Labour did very badly in the 17 June Chesham and Amersham by-election — down from 12.9% to 1.6%, 622 votes, about the same as the number of Labour members in the constituency.
There is precedent. The 2016 by-election in Richmond Park, South West London was also won by the Lib Dems on a huge swing from the Tories, and Labour’s share fell from 12.3% to 3.6%.
The difference is that in 2016-7 there was a sizeable and mobilised Labour left, which is now much more demobilised. Labour did badly in the polls (up to 20% behind) right up until the Tories called the election in mid-2017, and the Lib-Dems polled relatively well in the same period. Then Labour pulled together with a relatively hard-hitting tax the rich, reverse-the-cuts manifesto, got a sizeable number of campaigners onto the doorsteps, and surged. In the 2017 general election, the Labour vote in Richmond Park recovered from the by-election, though not to its 2015 level. Across the country the Labour vote increased substantially from 2015 and the Tories lost their majority.
The Labour vote can surge again, but only through an active effort to convince voters, not by endless triangulating.
By pandering to socially regressive, nationalistic views while saying little of substance about living standards, workers’ rights and social provision — the Hartlepool campaign with its obsessive English-flag-waving was a startling example of this approach — Keir Starmer’s leadership is dissipating the left-wing core of Labour’s 2019 support, and especially putting off younger voters.
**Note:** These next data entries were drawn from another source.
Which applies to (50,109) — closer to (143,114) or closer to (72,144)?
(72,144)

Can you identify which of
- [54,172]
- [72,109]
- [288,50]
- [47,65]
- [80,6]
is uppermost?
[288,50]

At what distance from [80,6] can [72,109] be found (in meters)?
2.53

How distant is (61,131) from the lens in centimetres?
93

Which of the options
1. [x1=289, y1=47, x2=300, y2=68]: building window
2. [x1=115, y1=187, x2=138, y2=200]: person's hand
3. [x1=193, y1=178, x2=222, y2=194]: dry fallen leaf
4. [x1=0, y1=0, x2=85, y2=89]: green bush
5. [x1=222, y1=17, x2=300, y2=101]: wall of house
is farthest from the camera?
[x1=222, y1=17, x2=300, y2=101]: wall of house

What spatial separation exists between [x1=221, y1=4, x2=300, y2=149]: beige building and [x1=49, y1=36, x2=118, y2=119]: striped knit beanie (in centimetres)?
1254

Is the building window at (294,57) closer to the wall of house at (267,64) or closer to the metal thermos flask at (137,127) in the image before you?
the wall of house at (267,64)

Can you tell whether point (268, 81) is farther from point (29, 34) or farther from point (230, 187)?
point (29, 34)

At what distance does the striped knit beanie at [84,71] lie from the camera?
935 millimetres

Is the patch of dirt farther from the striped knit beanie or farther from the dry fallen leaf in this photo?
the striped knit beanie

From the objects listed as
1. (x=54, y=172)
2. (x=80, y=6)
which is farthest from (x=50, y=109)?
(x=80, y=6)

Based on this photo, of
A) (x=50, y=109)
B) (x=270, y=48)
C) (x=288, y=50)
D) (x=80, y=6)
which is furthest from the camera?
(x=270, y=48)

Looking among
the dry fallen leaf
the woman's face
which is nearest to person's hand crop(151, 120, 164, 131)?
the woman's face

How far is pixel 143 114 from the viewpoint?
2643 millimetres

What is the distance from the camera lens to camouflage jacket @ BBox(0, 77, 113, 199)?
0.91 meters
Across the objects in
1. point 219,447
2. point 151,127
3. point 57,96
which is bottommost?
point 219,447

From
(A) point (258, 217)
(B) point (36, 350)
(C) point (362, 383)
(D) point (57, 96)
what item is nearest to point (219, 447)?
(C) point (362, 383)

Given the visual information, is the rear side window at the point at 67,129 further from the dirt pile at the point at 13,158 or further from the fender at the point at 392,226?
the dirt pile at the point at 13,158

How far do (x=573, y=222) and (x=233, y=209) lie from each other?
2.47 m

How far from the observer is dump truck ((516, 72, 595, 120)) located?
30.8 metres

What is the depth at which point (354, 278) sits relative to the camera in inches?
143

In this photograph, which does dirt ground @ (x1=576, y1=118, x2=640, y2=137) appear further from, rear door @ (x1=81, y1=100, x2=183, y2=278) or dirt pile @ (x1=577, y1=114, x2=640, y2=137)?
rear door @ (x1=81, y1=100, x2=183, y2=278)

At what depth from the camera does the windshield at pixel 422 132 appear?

That is interacting with wider and longer-term trends which erode and fragment Labour’s past “coalition” of supporters.
Starmer’s leadership continues to sap Labour’s campaigning capacity by attacking party democracy, including by having the machine intervene in local Labour Parties to orchestrate coups against the left and suspending members on often unclear charges with little process.
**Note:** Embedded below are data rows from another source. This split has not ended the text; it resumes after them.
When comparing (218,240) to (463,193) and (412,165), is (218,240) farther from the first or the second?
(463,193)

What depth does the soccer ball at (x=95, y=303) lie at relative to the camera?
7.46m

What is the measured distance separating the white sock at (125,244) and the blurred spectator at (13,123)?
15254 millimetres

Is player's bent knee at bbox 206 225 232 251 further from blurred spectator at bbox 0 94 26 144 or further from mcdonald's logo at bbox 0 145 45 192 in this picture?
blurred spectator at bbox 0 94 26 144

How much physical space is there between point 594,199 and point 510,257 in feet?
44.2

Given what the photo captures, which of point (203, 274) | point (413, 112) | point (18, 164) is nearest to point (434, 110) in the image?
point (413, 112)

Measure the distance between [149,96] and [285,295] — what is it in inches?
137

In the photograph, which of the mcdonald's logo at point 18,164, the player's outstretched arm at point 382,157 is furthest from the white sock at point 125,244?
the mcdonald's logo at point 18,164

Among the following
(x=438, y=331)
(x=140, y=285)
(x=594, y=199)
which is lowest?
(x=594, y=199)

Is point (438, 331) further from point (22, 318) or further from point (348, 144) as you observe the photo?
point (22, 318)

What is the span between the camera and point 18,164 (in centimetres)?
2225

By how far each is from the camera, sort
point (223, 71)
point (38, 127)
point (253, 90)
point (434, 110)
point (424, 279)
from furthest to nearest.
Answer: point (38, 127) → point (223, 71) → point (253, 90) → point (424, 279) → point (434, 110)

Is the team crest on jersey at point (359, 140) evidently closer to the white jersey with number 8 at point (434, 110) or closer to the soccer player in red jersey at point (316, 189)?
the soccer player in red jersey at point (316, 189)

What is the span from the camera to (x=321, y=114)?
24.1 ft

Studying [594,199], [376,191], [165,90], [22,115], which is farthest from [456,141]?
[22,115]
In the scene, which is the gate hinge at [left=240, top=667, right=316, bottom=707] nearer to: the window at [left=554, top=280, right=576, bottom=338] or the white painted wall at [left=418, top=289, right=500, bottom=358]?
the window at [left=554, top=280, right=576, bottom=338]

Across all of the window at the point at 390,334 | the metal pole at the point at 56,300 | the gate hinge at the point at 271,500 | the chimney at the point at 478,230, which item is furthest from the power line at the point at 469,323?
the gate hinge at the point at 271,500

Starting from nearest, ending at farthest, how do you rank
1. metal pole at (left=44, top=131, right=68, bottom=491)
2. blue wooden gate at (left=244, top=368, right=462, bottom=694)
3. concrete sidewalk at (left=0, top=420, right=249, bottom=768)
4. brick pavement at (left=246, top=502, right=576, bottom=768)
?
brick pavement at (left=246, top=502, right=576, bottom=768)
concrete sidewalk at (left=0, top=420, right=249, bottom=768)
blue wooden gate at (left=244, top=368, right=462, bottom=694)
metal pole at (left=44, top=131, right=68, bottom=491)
On 17 June the leadership attempted yet another relaunch, with a “policy review” under the title “Stronger Together: A Better Future for Britain”. Subtitle: “Labour launches roadmap to bring Britain together with policies for the post-Covid age”. The tilt is still “pro-business”. On 21 June, again, shadow Business Secretary Ed Miliband denounced the Tories, not over pay, cuts, jobs, but on the grounds that its £140 billion pandemic support for business has not been enough: “Businesses have done right by our country during this crisis and the government must do right by them”.
On LabourList party chair Anneliese Dodds tried to reassure members that the “roadmap [will work] with existing party structures and democratic processes”. The structure she cites is the stitched-up, policy-diluting National Policy Forum.
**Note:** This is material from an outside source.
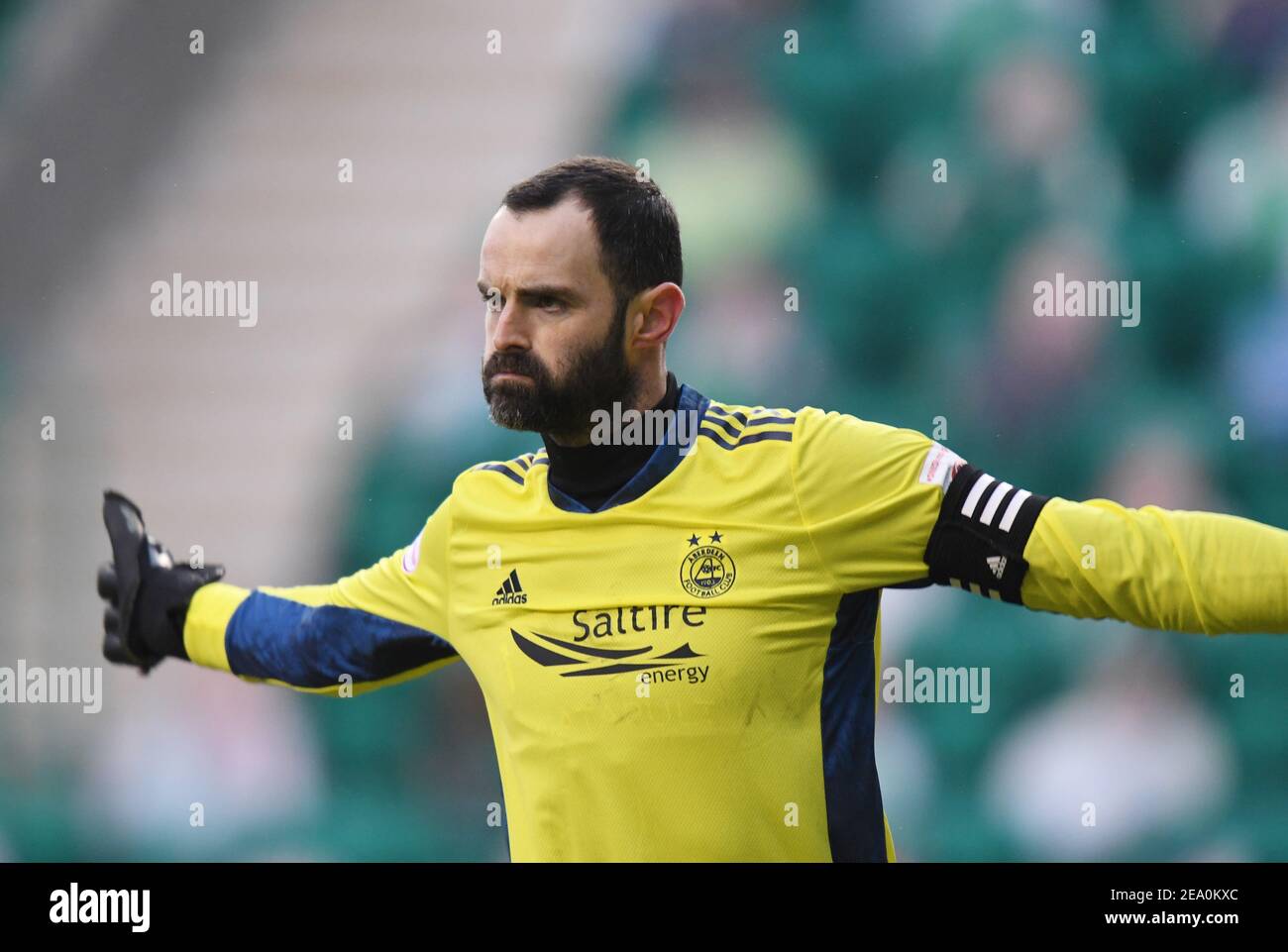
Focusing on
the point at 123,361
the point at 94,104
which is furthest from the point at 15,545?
the point at 94,104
Labour already has a raft of policies debated and voted for at its conferences. The next Labour conference is in only three months away (25-29 September, Brighton). The left and labour movement should insist conference decides the policies — and more generally use the conference to call Starmer to heel.
The Labour left group Momentum has launched a “re-founding”, too filtered and top-down in our view. But Momentum members have voted for eight left-wing motions to promote for submission to the conference. Many Constituency Labour Parties (CLPs) will decide motions in July, and we would highlight a motion pushed by Momentum Internationalists, “Build back fairer: attack poverty and inequality”, a wide-ranging programme of demands for restoring and expanding social provision by taking wealth from the rich.
We should counterpose that programme to the pallid stuff likely to emerge from Anneliese Dodds’ policy review and build support for it throughout the labour movement and society.